Exercise passage =
════════════════

The Kesaya ransomware breach was one of the most disruptive breaches ever recorded. Over 40,000 organizations were directly or indirectly affected by the software hack all over the world, forcing many companies to go offline until a patch is pushed through.
The hack, perpetuated by the Russian back group Resevil was the result of two of the most used tactics in cyber warfare, supply chain attacks and ransomware. In the former, hackers were able to infiltrate, through phishing and other types of social engineering, the various networks in the chain. This is part of the reason why so many were indirectly affected; they were using infected software somewhere in their supply chain.

════════════════

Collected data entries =

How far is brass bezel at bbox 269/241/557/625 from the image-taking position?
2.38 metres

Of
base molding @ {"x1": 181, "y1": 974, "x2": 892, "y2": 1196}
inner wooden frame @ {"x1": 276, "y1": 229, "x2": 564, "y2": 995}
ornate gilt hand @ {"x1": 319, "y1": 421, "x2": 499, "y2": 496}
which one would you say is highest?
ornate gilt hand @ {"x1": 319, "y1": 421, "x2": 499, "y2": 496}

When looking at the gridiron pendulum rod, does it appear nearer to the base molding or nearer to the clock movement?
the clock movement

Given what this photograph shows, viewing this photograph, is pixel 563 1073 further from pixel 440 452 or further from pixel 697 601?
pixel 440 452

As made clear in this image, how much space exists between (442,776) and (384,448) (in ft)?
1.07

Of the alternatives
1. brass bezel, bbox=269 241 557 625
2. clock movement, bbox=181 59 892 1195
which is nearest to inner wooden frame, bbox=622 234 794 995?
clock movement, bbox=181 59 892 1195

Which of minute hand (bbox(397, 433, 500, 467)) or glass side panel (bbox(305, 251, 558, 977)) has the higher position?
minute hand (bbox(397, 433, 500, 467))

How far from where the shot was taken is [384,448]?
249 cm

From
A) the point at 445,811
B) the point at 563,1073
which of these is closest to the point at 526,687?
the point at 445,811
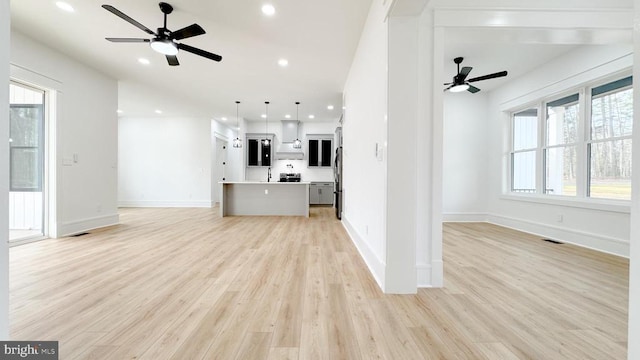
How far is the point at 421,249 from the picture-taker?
2227 mm

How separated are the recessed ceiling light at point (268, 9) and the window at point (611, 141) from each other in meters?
4.61

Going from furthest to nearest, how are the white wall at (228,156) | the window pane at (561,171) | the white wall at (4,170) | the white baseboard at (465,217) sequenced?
1. the white wall at (228,156)
2. the white baseboard at (465,217)
3. the window pane at (561,171)
4. the white wall at (4,170)

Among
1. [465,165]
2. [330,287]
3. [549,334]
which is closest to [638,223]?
[549,334]

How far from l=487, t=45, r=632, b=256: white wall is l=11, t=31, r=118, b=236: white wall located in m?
7.70

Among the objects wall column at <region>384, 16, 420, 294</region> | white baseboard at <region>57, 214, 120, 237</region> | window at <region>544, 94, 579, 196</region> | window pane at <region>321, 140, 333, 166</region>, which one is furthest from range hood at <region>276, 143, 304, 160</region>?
wall column at <region>384, 16, 420, 294</region>

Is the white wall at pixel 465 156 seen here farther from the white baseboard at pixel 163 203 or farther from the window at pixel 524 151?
the white baseboard at pixel 163 203

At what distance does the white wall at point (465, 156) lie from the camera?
5.54 m

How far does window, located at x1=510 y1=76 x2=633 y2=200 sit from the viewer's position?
3.38 meters

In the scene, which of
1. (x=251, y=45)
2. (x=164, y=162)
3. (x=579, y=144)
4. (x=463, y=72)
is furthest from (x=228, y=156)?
(x=579, y=144)

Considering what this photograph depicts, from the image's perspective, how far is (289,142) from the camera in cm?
843

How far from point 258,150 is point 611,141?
7795 millimetres

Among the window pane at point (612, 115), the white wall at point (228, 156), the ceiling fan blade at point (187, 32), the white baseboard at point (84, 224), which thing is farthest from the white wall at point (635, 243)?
the white wall at point (228, 156)

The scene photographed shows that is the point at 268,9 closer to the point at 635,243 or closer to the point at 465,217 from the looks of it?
the point at 635,243

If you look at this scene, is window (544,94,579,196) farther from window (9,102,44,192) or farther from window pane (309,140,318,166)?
window (9,102,44,192)
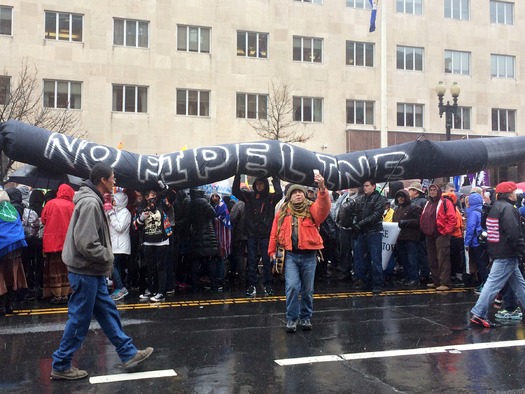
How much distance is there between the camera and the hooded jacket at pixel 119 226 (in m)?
9.52

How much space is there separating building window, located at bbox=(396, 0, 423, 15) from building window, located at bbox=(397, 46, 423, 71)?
2.08 m

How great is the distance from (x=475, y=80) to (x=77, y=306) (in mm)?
33012

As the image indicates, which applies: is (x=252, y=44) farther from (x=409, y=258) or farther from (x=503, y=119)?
(x=409, y=258)

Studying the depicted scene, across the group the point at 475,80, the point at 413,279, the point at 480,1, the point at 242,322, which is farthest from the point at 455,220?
the point at 480,1

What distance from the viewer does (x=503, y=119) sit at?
34938 millimetres

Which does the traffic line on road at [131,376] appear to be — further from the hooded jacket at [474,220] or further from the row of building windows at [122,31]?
the row of building windows at [122,31]

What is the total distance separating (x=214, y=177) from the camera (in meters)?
8.93

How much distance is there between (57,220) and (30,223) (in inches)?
22.7

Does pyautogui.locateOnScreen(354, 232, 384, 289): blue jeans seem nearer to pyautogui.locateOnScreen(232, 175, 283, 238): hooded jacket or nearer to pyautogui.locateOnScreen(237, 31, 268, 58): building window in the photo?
pyautogui.locateOnScreen(232, 175, 283, 238): hooded jacket

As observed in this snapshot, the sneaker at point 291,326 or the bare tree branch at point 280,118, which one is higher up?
the bare tree branch at point 280,118

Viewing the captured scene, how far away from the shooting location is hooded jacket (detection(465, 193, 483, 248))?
1004cm

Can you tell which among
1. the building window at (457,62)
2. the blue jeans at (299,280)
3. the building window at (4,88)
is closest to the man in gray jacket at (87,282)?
the blue jeans at (299,280)

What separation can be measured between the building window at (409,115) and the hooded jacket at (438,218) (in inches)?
895

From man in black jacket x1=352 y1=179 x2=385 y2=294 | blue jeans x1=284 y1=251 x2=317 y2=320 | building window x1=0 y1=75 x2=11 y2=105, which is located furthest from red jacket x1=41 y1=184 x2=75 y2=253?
building window x1=0 y1=75 x2=11 y2=105
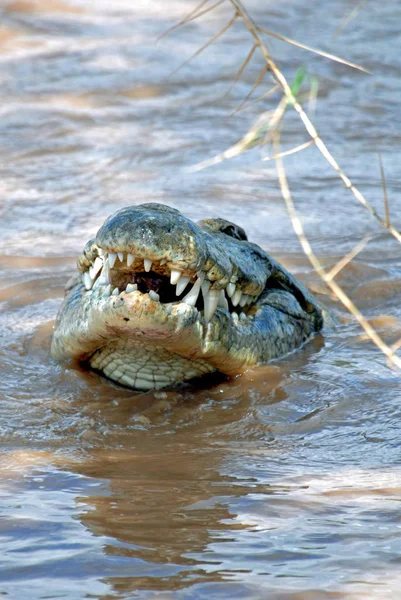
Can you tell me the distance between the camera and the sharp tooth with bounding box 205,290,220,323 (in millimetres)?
3783

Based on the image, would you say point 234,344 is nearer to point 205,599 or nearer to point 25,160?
point 205,599

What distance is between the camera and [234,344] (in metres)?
4.04

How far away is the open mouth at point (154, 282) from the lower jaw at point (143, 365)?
244 millimetres

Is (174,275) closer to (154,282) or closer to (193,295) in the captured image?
(193,295)

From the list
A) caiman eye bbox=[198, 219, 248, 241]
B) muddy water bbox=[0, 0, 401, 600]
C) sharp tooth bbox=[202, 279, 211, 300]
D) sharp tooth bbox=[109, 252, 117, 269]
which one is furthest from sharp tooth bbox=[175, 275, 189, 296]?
caiman eye bbox=[198, 219, 248, 241]

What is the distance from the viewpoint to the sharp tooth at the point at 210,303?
3.78m

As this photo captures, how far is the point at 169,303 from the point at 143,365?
0.52m

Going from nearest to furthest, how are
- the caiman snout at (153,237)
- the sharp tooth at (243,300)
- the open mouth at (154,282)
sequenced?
the caiman snout at (153,237) < the open mouth at (154,282) < the sharp tooth at (243,300)

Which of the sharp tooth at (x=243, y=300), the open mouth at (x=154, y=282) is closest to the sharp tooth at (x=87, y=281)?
the open mouth at (x=154, y=282)

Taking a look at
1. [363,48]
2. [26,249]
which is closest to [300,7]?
[363,48]

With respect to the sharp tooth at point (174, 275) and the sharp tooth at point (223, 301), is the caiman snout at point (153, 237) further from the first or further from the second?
the sharp tooth at point (223, 301)

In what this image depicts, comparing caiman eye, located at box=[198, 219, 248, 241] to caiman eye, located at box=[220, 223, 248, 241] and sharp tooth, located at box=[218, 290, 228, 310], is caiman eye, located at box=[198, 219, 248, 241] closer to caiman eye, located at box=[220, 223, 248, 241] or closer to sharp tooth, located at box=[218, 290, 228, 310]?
caiman eye, located at box=[220, 223, 248, 241]

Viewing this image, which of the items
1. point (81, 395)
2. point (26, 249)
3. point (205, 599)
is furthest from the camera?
point (26, 249)

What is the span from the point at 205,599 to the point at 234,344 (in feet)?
5.88
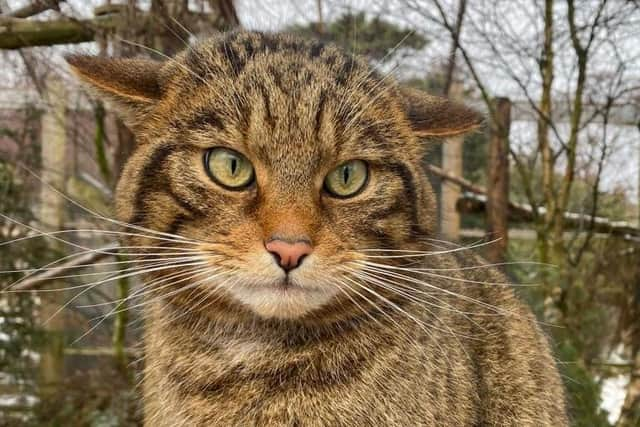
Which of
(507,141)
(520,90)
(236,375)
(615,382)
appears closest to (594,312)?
(615,382)

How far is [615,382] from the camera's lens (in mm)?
2471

════════════════

Questions =
1. According to the passage on the ransomware breach, how many organizations were directly or indirectly affected?
2. Pick up the passage on the ransomware breach after its final sentence and continue it.
The records have no connection to the text.

Answers to the problems =
1. Over 40,000 organizations around the world.

2.
Then once they had infiltrated their VAS service network, they set up ransomware which locked down the servers until the ransom was paid. In this case, they want $70 Million in cybercurrency. The preference for currency is simple, its untraceable which is valuable in their line of work. The damage caused by this hack is still being evaluated but one of the biggest victims was a supermarket chain in Sweden being unable to use their registers due to using an affected server.
With high profile breaches such as this, the Colonial Pipeline, Microsoft Exchange and Solarwinds, hackers are becoming more focused on the supply chain attacks and people are understandably nervous about future hacks. Malicious actors will continue to target vital public and private infrastructure. Use this time to review your cybersecurity protocols and your coverages.